Marta me ha enviado un sms, id est, ha invertido dinero para avisarme de que me ha escrito un correo. Considero indecoroso al menos no buscarlo para saber qué necesita, ¿me habré olvidado de nuevo de hacer la transferencia? Imposible, no está, pero antes de escribirle y pensar un ‘asunto’ más católico que ‘¿te debo dinero?’ me doy cuenta de que me estoy quedando sin batería en el portátil. Ayer por la tarde moví la mesa, la mesa de madera maciza más vieja que el cualquier alcayata del apartamento, hasta la ventana para poder trabajar y ver el mar a través de la calima. Había dos tomas de corriente en esa esquina. Pruebo pero ninguna funciona. Separo la mesa a un metro de la pared y pruebo el cargador del portátil con en otros dos tomas que hay detrás del enorme televisor. Como me resisto deliberadamente a entender el sistema imperial soy incapaz de hacer una estimación de las pulgadas pero su número es probablemente la prueba de que la democratización del entretenimiento está más avanzada que la del chalet con en primera línea de mar. Nada. Muevo la mesa hacia la otra esquina del ventanal y desenchufo el descodificador de la antena. Sé que se pueden ver canales internacionales porque encima de la mesa de centro un huésped anterior dejó anotada con una caligrafía que me produce cierta incomodidad los números de dial de las emisoras BBC de media Commonwealth, Al-Jazeera y la CNN, pero también sé que no voy a usar el televisor.
En una esquina de mi pantalla está en pausa un capítulo de Futurama. Frente a la impostada campechanía de las agencias de noticias aprecio la llaneza autoirónica de la animación. ¡La verosimilitud es una atribución que realiza el receptor en función a una serie de cognitive frames (Fillmore, 2006)! ¿Acaso no es esta serie El coloquio de los perros; Cipión y Berganza, Fry y Bender, digerible para febriles psiconautas contemporáneos? Cervantes es a Freud lo que Groening a Lacan... Joder, me gustaría tener con quién discutirlo pero es tarde y seguro que le debo dinero a Marta.

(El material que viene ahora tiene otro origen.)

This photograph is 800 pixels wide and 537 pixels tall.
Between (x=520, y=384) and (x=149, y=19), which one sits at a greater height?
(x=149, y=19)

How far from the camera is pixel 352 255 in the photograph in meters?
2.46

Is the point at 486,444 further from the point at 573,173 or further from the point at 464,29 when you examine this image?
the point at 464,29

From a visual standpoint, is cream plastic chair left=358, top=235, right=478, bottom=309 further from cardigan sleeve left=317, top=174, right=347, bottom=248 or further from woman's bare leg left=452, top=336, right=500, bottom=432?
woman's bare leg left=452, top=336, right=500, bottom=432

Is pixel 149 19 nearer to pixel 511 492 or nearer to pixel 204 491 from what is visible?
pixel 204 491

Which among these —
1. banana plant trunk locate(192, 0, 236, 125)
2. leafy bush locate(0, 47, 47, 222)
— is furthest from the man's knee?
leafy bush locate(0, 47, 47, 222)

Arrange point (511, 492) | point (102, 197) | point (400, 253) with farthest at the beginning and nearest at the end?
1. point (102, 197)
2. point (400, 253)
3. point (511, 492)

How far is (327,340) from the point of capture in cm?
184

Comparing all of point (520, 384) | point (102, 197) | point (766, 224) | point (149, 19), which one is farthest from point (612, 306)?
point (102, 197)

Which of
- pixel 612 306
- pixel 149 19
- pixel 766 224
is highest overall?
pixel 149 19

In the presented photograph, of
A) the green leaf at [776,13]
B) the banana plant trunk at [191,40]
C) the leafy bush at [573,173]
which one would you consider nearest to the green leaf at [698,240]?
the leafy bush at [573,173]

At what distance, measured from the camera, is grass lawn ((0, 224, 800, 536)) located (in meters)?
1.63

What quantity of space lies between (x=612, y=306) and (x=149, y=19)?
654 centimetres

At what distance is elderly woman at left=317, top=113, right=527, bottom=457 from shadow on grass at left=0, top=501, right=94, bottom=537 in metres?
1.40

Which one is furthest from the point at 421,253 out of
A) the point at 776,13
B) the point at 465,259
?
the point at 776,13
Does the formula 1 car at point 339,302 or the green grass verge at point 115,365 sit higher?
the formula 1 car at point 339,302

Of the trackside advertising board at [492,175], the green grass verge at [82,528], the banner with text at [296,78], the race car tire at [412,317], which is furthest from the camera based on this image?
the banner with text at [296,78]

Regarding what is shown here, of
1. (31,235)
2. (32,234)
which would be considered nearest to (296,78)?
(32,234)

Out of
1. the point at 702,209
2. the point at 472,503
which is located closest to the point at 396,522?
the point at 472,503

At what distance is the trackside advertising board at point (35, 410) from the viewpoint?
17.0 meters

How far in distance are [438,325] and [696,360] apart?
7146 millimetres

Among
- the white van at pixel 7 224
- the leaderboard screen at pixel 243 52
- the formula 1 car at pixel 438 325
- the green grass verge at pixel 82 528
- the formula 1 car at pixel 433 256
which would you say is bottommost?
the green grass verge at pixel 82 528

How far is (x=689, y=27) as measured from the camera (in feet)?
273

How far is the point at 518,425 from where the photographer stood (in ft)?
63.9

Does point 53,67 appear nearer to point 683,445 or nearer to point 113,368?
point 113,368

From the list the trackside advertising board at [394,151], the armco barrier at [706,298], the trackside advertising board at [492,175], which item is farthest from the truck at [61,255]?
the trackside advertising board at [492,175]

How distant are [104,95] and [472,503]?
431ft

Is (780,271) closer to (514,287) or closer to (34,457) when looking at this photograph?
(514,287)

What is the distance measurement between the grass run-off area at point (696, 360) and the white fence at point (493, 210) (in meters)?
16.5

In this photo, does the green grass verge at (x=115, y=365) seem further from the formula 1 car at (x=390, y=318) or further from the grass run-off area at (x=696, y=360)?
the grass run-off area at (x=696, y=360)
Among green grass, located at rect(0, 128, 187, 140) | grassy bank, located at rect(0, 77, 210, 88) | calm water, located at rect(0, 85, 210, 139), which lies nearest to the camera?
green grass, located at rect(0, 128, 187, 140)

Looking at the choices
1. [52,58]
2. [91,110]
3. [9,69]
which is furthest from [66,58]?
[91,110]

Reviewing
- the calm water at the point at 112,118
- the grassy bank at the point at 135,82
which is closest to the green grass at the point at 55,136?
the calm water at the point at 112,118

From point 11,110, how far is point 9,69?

Esta vez la toma de corriente sí funciona. Desenchufo el televisor para probar la contigua. Bien. Me fijo en que las tomas, con dos entradas cada una, están dispuestas a lo largo de las paredes de todo el apartamento, salón-cocina, dormitorios, baños, en intervalos exactos de dos metros. Por este capricho hay un lado de la cama en el que simplemente se puede disponer de una lamparita para leer y otro que priva al usuario de esta posibilidad. Aunque en este caso yo soy ambos, me duele que el diseño no contemple la posibilidad de leer en la cama en pareja; no me atrevo a pensar en trío, no por prejucios, sino por el tamaño de la cama y la epidemia de sobreso que recorre Europa como un fantasma que abre sus piernas en el transporte público y constriñe al resto de fantasmas que intentan resucitar la vieja fantasía del Interrail.